Hattie Littles (February 14, 1937 – June 15, 2000) was an American soul singer, best known for her 1963 single, "Your Love Is Wonderful," released on Motown's Gordy label.

==Music career==
She was born in Shelby, Mississippi, and began her singing career in gospel music shows and competitions. She was discovered by Motown producer Clarence Paul, who recruited her in 1962 after she had won three talent shows at "Lee's Sensation Lounge" in Detroit. She was signed to Motown for four years, resulting in her recording ten singles, but only one – "Your Love Is Wonderful" / "Here You Come", both sides written and produced by Berry Gordy Jr. – was released at the time. She preferred performing blues material, and in 1963 was the opening act on Marvin Gaye's tour.

She was rediscovered by Ian Levine, with the help of former Motown guitarist Dave Hamilton, singing gospel in Detroit in the 1980s.
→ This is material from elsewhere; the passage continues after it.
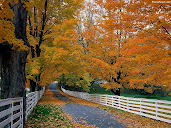 #9 Autumn Wallpaper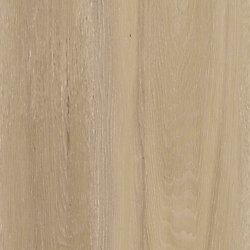 Lifeproof Cedar River Oak 8.7-inch x 47.6-inch Luxury Vinyl Plank Flooring (20.06 sq. ft. / case)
Levine started Motorcity Records, which represented more than one hundred artists who previously recorded with Motown. She then released several singles in the UK, including "Running a Fever" (1989), "You're the First, the Last, My Everything" (1990), and "Waiting for the Day" (1991), and the albums The Right Direction (1991), Borderline (1992), and The Very Best of Hattie Littles (1996), which included re-recordings of some of her earlier tracks. Littles had a full, soulful, gospel-tinged voice with a deep vibrato. Tracks on The Very Best of Hattie Littles feature short monologues or "raps", in the classical and bluesy style of Lou Rawls, James Brown, Bobby Blue Bland, and B. B. King.

She died of a heart attack in Flint, Michigan in June 2000, aged 63.